Pour ses frères de sang l’on ne conçoit de haine,
Mais il faut préserver ce corps que l’on revêt
De masques et de gants présents sur le chevet ;
L’ombre devient pesante et la coupe bien pleine !
Et toi bouillant lecteur resteras-tu vivant ?
Même si le virus se dissout dans le vent ;
Tu trouves désormais le côté noir du rire !
À l’heure où le chaos se répand en tout lieu,
Néant originel impossible à proscrire,
L’homme désabusé se tourne alors vers Dieu !
Le dernier voyage
Me voici donc paré pour le dernier voyage !
Lors même que le front se couvre de sueur,
Sur un regard livide où point une lueur ;
Que trouverai-je ami tout au bout de mon âge ?
Ô qu’il fait bon jeter l’ancre sur ton rivage !
Mais parmi les humains le mal se fait tueur,
Et l’être inconséquent s’érige en pollueur :
Faudra-t-il parcourir l’univers à la nage ?
Patients, insoumis, chacun suit son devoir,
Propageant le virus sans s’en apercevoir,
Jusqu’au passant qui vit prostré dans les étoiles !
À la porte des jours le pécheur frappe enfin,
Et le monde céleste apparaît sous les voiles :
On voit distinctement voler le séraphin !
La foi
Éprouve tout propos, comme le dit l’apôtre ;
La foi serait un don, je n’en disconviens pas,
Il suffit de placer ton soulier dans Ses pas,
Lors que l’ivraie affleure au milieu de l’épeautre !
Mieux que dire sans fin l’ultime patenôtre,
Pareil à ce marin naviguant sans compas,
Qui trouve dans les flots un singulier trépas,
Il te faut activer ce Salut qu’on fait nôtre !
Demande au Dieu puissant de sortir de prison,
Discipline ton moi pour gagner l’horizon,
Et sortir de ce fait du chaos où nous sommes !
Parmi les vains discours la fausseté reluit,
Pièges de la pensée où l’essence des hommes
Se prosterne et succombe au hasard de la nuit !
Souvenirs
Ô femme d’un instant ton souvenir me hante ;
En recherchant toujours le plaisir animal,
J’ai fini, semble-t-il, par déroger au mal
Qui ruisselle des yeux et dont le cours serpente !

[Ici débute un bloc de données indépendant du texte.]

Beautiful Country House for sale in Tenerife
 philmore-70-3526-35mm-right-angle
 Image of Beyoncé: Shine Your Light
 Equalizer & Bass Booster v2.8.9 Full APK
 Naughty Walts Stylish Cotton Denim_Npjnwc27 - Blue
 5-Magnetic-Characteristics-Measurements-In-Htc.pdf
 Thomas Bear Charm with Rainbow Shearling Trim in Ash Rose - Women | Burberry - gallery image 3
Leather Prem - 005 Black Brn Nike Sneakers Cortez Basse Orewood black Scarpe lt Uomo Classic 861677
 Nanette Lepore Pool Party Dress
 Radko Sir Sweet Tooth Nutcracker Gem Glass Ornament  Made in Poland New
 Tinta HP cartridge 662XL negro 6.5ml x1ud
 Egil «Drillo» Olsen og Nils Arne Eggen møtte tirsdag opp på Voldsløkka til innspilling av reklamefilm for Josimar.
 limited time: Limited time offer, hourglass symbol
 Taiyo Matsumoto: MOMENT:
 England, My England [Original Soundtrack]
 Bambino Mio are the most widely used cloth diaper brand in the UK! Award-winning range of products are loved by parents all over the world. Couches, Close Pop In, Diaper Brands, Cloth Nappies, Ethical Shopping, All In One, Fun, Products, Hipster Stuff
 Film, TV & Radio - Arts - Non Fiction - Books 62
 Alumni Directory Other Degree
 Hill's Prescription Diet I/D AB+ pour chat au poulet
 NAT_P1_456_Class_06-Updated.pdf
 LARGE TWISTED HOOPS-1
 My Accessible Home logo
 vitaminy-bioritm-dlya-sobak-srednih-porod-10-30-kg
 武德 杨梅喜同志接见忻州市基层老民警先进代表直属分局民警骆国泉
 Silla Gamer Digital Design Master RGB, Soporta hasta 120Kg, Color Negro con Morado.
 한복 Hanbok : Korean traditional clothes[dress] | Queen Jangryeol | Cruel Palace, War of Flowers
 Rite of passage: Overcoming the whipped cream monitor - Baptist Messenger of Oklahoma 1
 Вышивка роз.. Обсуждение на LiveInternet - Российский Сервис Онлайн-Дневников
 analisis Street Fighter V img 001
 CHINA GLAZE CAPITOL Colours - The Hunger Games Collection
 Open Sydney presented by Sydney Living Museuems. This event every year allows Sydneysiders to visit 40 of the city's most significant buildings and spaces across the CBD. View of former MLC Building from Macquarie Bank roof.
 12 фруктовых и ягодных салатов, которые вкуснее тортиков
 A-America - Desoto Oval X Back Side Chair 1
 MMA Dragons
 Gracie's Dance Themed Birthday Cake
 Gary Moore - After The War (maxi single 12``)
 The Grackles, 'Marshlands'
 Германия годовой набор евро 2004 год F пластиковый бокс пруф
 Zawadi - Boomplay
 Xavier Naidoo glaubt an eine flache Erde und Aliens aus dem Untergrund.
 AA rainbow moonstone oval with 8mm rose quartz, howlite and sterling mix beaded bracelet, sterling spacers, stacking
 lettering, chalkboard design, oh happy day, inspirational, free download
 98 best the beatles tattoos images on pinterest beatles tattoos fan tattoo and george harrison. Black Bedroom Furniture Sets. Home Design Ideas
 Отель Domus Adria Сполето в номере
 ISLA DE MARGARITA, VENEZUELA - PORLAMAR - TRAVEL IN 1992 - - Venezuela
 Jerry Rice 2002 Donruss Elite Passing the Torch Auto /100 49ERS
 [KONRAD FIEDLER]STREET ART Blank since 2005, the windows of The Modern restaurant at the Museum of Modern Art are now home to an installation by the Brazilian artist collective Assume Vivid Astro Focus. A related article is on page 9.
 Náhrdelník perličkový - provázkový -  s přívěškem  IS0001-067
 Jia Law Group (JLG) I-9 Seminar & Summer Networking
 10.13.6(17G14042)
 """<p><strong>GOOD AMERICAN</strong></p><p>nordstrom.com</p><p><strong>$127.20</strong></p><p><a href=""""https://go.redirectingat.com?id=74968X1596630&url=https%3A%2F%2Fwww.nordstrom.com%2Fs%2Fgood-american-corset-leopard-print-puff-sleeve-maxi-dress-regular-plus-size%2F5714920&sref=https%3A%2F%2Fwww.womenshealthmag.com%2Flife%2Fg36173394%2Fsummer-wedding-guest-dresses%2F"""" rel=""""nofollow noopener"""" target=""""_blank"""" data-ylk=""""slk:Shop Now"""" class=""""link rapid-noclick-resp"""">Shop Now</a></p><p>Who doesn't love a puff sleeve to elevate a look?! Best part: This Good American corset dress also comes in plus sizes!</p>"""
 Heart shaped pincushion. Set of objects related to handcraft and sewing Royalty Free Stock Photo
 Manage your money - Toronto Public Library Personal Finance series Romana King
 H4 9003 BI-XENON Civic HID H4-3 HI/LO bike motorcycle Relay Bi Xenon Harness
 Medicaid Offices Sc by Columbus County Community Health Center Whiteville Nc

Lorsqu’on aura quitté de ce corps vil la tente,
Nous irons, mon amie, en le lieu baptismal
Embaumer de senteurs notre flux lacrymal,
Afin de parvenir à la joie exaltante !
Cependant il ne faut oublier que le Ciel
Revêt dès à présent son aspect éternel,
Et qu’il fait déjà bon s’en aller dans l’espace !
C’est pourquoi l’on ira le ton calme, innocent,
Pareil aux serviteurs que jamais rien ne lasse,
Considérant la mort comme un bienfait puissant !
Combats
Du destin coutumier j’ai connu les mensonges
Que la vie attribue en sa profusion,
Lorsque les jeunes gens, pétris de vision,
Décrètent le futur, obéissant aux songes !
Ô ces instants meurtris dans lesquels tu te plonges ;
Nul pouvoir sur la terre ou domination
Ne prend vraiment la mort en juste aversion,
Jusqu’à s’enorgueillir de sa moiteur d’éponges !
Mais si l’on se sent seul au milieu des combats,
Peinant à retrouver le chemin ici-bas,
Alors ne cherchons pas quelque bouc émissaire !
Des enfants de colère oui nous avons été,
Sauf que le cœur de Dieu paisiblement se serre,
Quand le corps défaillant rejoint l’éternité !
Le nouveau monde
Au bruit de grands tambours j’aperçois un archange,
Et quelques bataillons formés de séraphins
Voltigent en les cieux, arrivant des confins
De l’univers connu dont l’apparence change !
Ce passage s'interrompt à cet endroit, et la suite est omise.